***** Supplied information

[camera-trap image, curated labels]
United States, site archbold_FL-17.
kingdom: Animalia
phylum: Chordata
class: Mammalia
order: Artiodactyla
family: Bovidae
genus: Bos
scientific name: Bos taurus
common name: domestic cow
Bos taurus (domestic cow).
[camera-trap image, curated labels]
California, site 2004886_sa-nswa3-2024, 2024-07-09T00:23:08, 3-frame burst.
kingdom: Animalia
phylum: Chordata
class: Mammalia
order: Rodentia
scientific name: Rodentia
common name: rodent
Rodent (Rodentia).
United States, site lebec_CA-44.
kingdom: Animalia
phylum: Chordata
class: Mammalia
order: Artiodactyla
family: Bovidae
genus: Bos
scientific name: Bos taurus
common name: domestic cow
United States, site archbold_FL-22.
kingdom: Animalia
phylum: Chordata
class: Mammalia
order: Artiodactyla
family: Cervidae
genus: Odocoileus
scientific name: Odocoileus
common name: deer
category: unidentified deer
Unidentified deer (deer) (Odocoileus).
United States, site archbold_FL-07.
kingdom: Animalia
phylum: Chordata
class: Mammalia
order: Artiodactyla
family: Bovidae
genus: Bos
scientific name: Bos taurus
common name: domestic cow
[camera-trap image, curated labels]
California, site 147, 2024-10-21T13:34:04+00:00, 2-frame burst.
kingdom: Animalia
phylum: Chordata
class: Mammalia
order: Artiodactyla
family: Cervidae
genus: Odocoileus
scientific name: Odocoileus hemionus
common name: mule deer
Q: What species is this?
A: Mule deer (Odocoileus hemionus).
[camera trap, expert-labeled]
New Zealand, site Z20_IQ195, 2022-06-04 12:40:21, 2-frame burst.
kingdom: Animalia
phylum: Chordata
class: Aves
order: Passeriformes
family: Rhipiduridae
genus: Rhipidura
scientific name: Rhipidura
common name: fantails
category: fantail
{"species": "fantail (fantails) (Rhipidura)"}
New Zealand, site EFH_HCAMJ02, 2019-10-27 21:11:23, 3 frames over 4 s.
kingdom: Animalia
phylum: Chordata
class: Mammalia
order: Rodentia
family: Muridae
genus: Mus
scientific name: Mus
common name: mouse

**********

◆ About this exercise:
Keep every word the same. Retype all the material.

◆ Task output:
[camera-trap image, curated labels]
United States, site archbold_FL-17.
kingdom: Animalia
phylum: Chordata
class: Mammalia
order: Artiodactyla
family: Bovidae
genus: Bos
scientific name: Bos taurus
common name: domestic cow
Bos taurus (domestic cow).
[camera-trap image, curated labels]
California, site 2004886_sa-nswa3-2024, 2024-07-09T00:23:08, 3-frame burst.
kingdom: Animalia
phylum: Chordata
class: Mammalia
order: Rodentia
scientific name: Rodentia
common name: rodent
Rodent (Rodentia).
United States, site lebec_CA-44.
kingdom: Animalia
phylum: Chordata
class: Mammalia
order: Artiodactyla
family: Bovidae
genus: Bos
scientific name: Bos taurus
common name: domestic cow
United States, site archbold_FL-22.
kingdom: Animalia
phylum: Chordata
class: Mammalia
order: Artiodactyla
family: Cervidae
genus: Odocoileus
scientific name: Odocoileus
common name: deer
category: unidentified deer
Unidentified deer (deer) (Odocoileus).
United States, site archbold_FL-07.
kingdom: Animalia
phylum: Chordata
class: Mammalia
order: Artiodactyla
family: Bovidae
genus: Bos
scientific name: Bos taurus
common name: domestic cow
[camera-trap image, curated labels]
California, site 147, 2024-10-21T13:34:04+00:00, 2-frame burst.
kingdom: Animalia
phylum: Chordata
class: Mammalia
order: Artiodactyla
family: Cervidae
genus: Odocoileus
scientific name: Odocoileus hemionus
common name: mule deer
Q: What species is this?
A: Mule deer (Odocoileus hemionus).
[camera trap, expert-labeled]
New Zealand, site Z20_IQ195, 2022-06-04 12:40:21, 2-frame burst.
kingdom: Animalia
phylum: Chordata
class: Aves
order: Passeriformes
family: Rhipiduridae
genus: Rhipidura
scientific name: Rhipidura
common name: fantails
category: fantail
{"species": "fantail (fantails) (Rhipidura)"}
New Zealand, site EFH_HCAMJ02, 2019-10-27 21:11:23, 3 frames over 4 s.
kingdom: Animalia
phylum: Chordata
class: Mammalia
order: Rodentia
family: Muridae
genus: Mus
scientific name: Mus
common name: mouse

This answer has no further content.